#### [Dataset excerpts]
***
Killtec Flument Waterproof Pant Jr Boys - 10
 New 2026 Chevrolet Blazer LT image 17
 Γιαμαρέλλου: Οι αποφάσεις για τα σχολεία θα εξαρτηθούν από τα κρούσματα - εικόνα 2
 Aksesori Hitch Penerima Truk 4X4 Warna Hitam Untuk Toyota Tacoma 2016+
***
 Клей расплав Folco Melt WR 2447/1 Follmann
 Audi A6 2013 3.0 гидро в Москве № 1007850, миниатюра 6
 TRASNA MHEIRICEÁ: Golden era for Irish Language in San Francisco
***
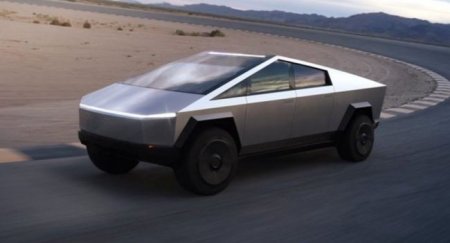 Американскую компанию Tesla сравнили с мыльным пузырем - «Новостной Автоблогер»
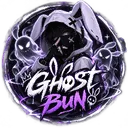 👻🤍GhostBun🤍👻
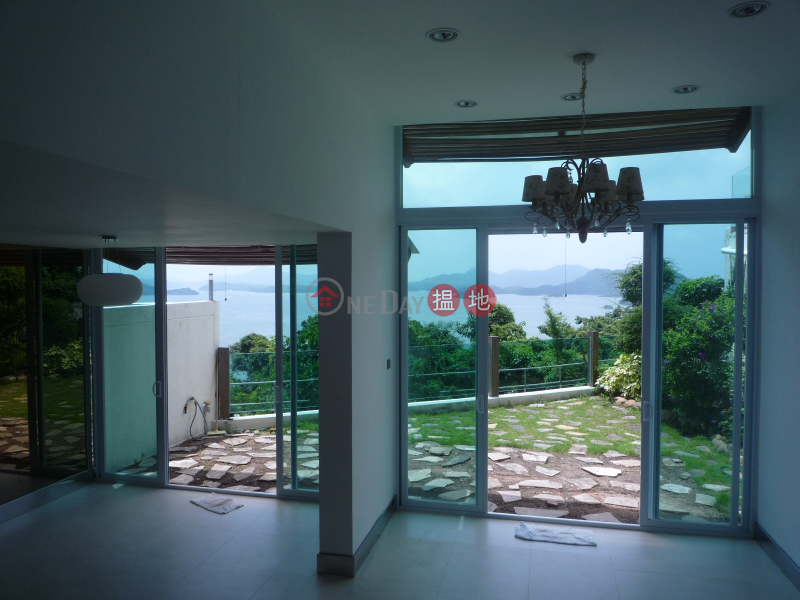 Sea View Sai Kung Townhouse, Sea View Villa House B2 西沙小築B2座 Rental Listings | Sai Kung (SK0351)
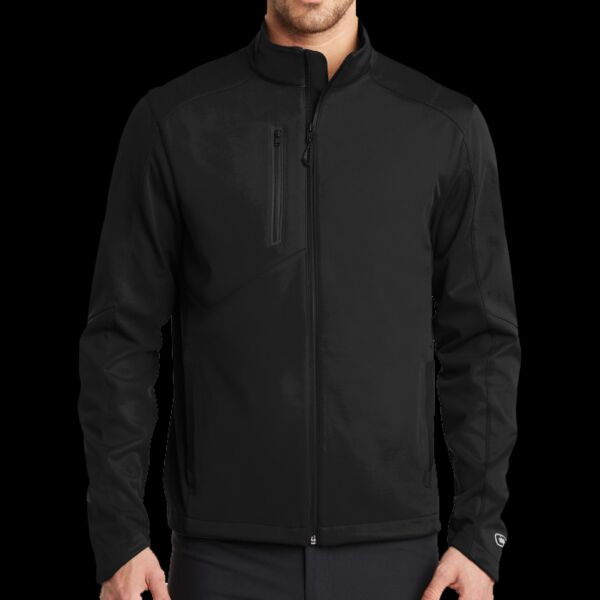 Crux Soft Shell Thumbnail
***
#### [Task prompt]
After locating the line with "Killtec Flument Waterproof Pant Jr Boys - 10" above, return that line and every later line through the one with "Aksesori Hitch Penerima", word for word and with nothing else.

#### [Solution to the problem]
Killtec Flument Waterproof Pant Jr Boys - 10
 New 2026 Chevrolet Blazer LT image 17
 Γιαμαρέλλου: Οι αποφάσεις για τα σχολεία θα εξαρτηθούν από τα κρούσματα - εικόνα 2
 Aksesori Hitch Penerima Truk 4X4 Warna Hitam Untuk Toyota Tacoma 2016+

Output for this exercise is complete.